In fact, the man whose name is inextricably linked to the failed health-care law recently derided Trump for the failure to get repeal done during his first 100 days. CNN reported, “Obama noted to an audience in midtown Manhattan that ‘the Affordable Care Act has never been more popular — and it’s more popular than the current president.’” This, it will come as no surprise, is another of the former president’s trademark whoppers. Fox News just released a poll three days ago showing that only 16 percent of registered voters support Obamacare as is, while 57 percent of voters want it fully or partially repealed.
This renders the diffidence of the GOP even more inexplicable. And it is, indeed, fear that is causing some House Republicans to waver. Now that the conservatives of the Freedom Caucus have finally come around, some members of the moderate “Tuesday Group” are dragging their feet in the belief that their constituents will punish them if they vote for repeal. At Real Clear Politics, James Arkin quotes Oklahoma congressman Tom Cole thus: “Some of our colleagues forget that the Tuesday Group is the group that holds the toughest seats for us. They really are the difference between us being the majority and the minority.”
There are two obvious problems with this line of reasoning. First, there is no point in having a GOP majority in the House if the Republicans are too pusillanimous to use the accompanying power. Second, every member of the GOP — including the timorous members of the Tuesday Group — ran in 2016 on repealing Obamacare. Thus, the real “difference between being the majority and the minority” is inexorably tied to their willingness to honor that pledge. If Congressman Cole believes the current Republican majority in the House will survive the failure to rid us of this turbulent law, he should stop skipping his medication.
As Paul Ryan put it when he was re-elected speaker in January, “The people have given us unified government. And it wasn’t because they were feeling generous. It’s because they wanted results.” But due to infighting between GOP factions, primarily the Freedom Caucus and the Tuesday Group, over the American Health Care Act (AHCA) — the results have been underwhelming. All of these characters voted for a repeal bill just as imperfect as AHCA when they were up for re-election and knew it would be vetoed. They’re suddenly less courageous now that we have a Republican President ready and willing to sign it into law.
And that Republican President is beginning to lose patience with internecine squabbling in the House. Trump had urged the House leadership to bring an amended version of the bill to the floor for a vote before the symbolic “100-day” milestone came and went, but there still weren’t enough sure votes to guarantee passage. The Hill reported Trump made it clear at a Pennsylvania rally on Saturday evening that he would be less than pleased, if it continues much longer: “I’ll be so angry at Congressman Kelly and Congressman Marino and all of our congressmen in this room if we don’t get that damn thing passed quickly.”

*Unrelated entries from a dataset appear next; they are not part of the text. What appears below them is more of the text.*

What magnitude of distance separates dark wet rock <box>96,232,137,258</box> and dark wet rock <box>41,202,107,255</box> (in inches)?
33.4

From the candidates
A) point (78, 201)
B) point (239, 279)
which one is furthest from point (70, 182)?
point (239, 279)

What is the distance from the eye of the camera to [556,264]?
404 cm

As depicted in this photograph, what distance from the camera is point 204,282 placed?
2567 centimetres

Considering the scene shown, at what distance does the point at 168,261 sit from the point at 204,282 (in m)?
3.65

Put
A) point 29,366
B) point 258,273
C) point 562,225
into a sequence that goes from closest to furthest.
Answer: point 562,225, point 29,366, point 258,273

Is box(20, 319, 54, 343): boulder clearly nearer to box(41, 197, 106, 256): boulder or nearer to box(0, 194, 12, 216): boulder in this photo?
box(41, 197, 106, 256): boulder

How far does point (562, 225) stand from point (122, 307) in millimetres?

But the president is doing more than threatening congressmen. In an attempt to assuage the concerns of cringing Tuesday Group members who are worried about the fate of people with pre-existing conditions, Trump went on Face the Nation yesterday and guaranteed that AHCA takes care of such patients: “We’ve set up a pool for the pre-existing conditions so that the premiums can be allowed to fall.” Ironically, every Obamacare replacement plan proposed by the GOP has had a mechanism for helping patients with pre-existing conditions. Betsy McCaughey explained how they work using the state of Alaska as an example:
In Alaska, the burden of caring for 500 chronically ill patients was making Obamacare unaffordable for all 23,000 Alaskans in the individual market. They were facing 40% premium hikes for 2017. To halt the crisis, in June state authorities created a separate “high-risk” pool for the sickest people, with the cost shouldered by all Alaska taxpayers, instead of being thrust on buyers in the individual insurance market. As a result, premium hikes were kept to single digits for 2017. It’s a microcosm of what congressional Republicans propose for all 50 states.

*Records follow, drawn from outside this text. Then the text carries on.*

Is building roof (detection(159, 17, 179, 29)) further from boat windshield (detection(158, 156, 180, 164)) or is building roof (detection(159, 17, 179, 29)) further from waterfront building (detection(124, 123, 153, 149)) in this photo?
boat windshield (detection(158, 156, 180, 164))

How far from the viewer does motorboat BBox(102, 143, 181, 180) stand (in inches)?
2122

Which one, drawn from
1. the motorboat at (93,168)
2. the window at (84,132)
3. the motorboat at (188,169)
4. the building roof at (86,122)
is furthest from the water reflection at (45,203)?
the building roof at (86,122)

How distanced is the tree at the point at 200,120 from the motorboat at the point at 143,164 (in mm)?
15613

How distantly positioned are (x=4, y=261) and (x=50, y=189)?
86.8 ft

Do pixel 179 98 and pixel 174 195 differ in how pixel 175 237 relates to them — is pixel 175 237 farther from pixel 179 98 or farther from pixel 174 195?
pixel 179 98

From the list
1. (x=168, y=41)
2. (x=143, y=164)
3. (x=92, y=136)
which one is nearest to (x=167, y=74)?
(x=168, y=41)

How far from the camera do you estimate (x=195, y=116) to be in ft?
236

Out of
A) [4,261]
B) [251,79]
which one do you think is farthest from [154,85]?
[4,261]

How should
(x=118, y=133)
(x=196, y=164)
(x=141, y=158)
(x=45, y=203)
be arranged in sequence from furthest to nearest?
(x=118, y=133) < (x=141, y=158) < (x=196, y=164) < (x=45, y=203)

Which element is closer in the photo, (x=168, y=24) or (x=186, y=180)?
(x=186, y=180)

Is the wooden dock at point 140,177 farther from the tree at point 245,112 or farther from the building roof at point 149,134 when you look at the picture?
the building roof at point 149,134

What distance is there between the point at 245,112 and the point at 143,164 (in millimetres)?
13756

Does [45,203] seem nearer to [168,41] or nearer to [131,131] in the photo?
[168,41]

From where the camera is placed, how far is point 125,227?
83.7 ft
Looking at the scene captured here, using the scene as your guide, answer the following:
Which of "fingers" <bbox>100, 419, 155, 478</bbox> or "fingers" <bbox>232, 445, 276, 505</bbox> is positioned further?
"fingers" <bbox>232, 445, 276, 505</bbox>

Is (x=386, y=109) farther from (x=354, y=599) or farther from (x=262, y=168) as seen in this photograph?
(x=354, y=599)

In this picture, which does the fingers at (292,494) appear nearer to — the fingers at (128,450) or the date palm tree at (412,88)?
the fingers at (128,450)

Nonetheless, knowing that the voters have been repeatedly misled on this subject and that the vagaries of public opinion are disproportionately important to the timid Tuesday Group, the president has thrown them a sop. Will it work? According to Tracy Gore, who recently wrote to the Daily Signal about House Republicans: “The GOP is a bunch of spineless wimps who are continually outplayed by the bully ‘illiberals.’” The evidence suggests that Ms. Gore’s assessment of the GOP is spot on. One hopes they will grow a collective spine and repeal Obamacare. Otherwise, the Democrats win in 2018. Not an amusing prospect.